Until now, Copilot Agent mode was primarily tied to the Visual Studio Code ecosystem. By extending to JetBrains, GitHub closes an important gap: development teams working in the Java, Python, Go, or TypeScript ecosystem with JetBrains tools now have feature parity with VS Code users. JetBrains users therefore receive both Sonnet 5 and agent mode in a single update — eliminating the need to switch to a different development environment in order to access advanced Copilot functionality.

Enterprise Cost Control: Per-User AI Credit Budgets

Alongside the Sonnet 5 launch, GitHub also announced per-user AI credit budgets for cost centers — a mechanism that lets administrators define how many AI credits each user or team can consume in a given period. For enterprise organizations with hundreds or thousands of Copilot users, this is a critical feature for managing total AI coding assistance costs — especially when premium models such as Sonnet 5 are introduced simultaneously under a usage-based billing model.

This feature is not exclusively tied to Sonnet 5 — it applies to all models under Usage Based Billing — but its announcement on the same day as a premium model sends a clear message to the enterprise market: more powerful models do not necessarily mean uncontrolled cost growth if budget mechanisms are in place.

For development teams considering integration: Sonnet 5 in Copilot and agent mode in JetBrains together represent the most comprehensive Copilot update since the introduction of multi-model support, and the coordination with Anthropic’s own launch suggests a depth of partnership that goes well beyond a simple API integration and opens the door to further joint development initiatives.

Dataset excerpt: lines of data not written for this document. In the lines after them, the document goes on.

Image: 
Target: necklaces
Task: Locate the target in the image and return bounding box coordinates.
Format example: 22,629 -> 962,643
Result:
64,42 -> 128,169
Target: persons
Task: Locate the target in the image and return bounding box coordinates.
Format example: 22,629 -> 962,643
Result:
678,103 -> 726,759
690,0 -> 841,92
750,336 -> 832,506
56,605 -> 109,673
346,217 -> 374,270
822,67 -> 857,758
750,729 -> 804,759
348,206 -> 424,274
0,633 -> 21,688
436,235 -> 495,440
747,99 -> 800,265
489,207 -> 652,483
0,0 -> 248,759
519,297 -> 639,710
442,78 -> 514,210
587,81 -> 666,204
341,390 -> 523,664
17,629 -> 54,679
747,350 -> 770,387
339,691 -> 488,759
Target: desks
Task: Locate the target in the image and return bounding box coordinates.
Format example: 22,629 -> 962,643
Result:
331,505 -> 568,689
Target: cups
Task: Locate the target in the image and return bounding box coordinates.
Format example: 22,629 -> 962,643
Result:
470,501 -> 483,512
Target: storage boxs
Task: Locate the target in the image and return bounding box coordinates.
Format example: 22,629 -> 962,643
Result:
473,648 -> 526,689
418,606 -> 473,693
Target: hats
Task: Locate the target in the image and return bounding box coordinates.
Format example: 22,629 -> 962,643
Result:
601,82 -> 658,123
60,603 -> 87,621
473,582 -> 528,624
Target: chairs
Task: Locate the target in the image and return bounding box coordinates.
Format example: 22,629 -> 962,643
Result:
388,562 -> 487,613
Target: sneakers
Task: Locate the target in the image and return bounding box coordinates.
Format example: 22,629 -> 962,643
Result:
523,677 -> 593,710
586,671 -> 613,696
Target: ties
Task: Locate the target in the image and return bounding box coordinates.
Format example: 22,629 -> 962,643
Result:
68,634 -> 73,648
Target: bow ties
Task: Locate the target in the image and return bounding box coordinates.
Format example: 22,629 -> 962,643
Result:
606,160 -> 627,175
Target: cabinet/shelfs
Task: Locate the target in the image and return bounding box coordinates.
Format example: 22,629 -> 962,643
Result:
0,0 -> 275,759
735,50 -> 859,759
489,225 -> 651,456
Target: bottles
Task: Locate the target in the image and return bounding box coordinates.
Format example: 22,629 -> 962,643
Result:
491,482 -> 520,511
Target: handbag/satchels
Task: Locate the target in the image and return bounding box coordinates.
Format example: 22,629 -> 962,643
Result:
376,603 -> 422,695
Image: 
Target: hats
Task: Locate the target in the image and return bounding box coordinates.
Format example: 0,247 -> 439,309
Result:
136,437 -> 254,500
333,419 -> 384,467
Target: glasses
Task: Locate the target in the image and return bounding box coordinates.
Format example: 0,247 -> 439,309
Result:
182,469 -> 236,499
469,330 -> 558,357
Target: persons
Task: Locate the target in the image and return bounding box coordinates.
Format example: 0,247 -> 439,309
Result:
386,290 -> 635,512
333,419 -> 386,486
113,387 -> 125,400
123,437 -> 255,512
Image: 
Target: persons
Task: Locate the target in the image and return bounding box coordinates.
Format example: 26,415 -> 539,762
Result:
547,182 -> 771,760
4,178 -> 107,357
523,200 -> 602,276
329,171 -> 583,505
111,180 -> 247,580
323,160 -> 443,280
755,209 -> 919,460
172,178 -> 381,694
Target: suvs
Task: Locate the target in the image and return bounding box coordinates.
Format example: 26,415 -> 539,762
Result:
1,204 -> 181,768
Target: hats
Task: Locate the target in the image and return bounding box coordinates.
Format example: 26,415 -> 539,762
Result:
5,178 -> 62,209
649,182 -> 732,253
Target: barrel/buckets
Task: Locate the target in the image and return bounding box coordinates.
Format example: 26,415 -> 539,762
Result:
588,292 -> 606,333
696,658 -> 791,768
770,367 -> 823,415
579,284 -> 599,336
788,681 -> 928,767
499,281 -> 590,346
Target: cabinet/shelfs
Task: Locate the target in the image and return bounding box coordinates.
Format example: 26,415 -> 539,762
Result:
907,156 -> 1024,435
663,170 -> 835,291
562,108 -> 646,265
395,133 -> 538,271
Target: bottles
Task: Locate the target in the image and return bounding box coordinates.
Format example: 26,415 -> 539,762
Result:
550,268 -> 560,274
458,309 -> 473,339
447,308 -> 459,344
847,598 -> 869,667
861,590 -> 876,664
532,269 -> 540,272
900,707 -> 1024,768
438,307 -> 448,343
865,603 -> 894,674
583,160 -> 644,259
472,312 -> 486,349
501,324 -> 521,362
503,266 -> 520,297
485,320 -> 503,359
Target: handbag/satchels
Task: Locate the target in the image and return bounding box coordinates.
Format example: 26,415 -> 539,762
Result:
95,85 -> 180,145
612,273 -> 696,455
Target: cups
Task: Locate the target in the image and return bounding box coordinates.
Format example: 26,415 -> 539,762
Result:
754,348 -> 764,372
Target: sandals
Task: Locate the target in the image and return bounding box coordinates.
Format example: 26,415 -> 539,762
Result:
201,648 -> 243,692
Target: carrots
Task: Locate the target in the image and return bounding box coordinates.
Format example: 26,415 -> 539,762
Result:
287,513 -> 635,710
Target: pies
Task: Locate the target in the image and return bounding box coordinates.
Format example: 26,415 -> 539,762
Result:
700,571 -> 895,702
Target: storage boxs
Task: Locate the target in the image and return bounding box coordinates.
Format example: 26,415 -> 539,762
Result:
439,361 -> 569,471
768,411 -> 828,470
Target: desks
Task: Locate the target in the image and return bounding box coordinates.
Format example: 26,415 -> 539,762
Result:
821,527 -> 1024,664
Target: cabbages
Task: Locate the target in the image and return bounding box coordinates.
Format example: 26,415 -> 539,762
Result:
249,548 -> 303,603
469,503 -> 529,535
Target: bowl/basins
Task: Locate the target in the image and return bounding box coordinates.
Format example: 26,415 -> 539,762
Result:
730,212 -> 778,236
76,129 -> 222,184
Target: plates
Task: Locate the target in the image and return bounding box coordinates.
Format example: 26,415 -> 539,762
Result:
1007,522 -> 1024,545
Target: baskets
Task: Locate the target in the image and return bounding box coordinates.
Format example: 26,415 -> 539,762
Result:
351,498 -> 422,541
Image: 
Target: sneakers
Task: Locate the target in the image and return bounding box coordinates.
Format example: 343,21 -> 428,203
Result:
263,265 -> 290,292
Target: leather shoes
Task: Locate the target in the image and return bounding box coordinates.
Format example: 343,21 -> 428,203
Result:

Frequently Asked Questions

Which GitHub Copilot users can use Claude Sonnet 5?
Subscribers on Copilot Pro, Pro+, Max, Business, and Enterprise plans. Business and Enterprise account administrators can manage model availability through policy settings.
Which JetBrains IDEs get Copilot Agent mode?
Copilot Agent mode is available in JetBrains AI Assistant, which covers IntelliJ IDEA, PyCharm, GoLand, WebStorm, and other JetBrains development environments.
How is the use of Claude Sonnet 5 in Copilot billed?
On a Usage Based Billing model at provider list pricing. Enterprise and Business accounts have access to per-user AI credit budgets to control costs by department or cost center.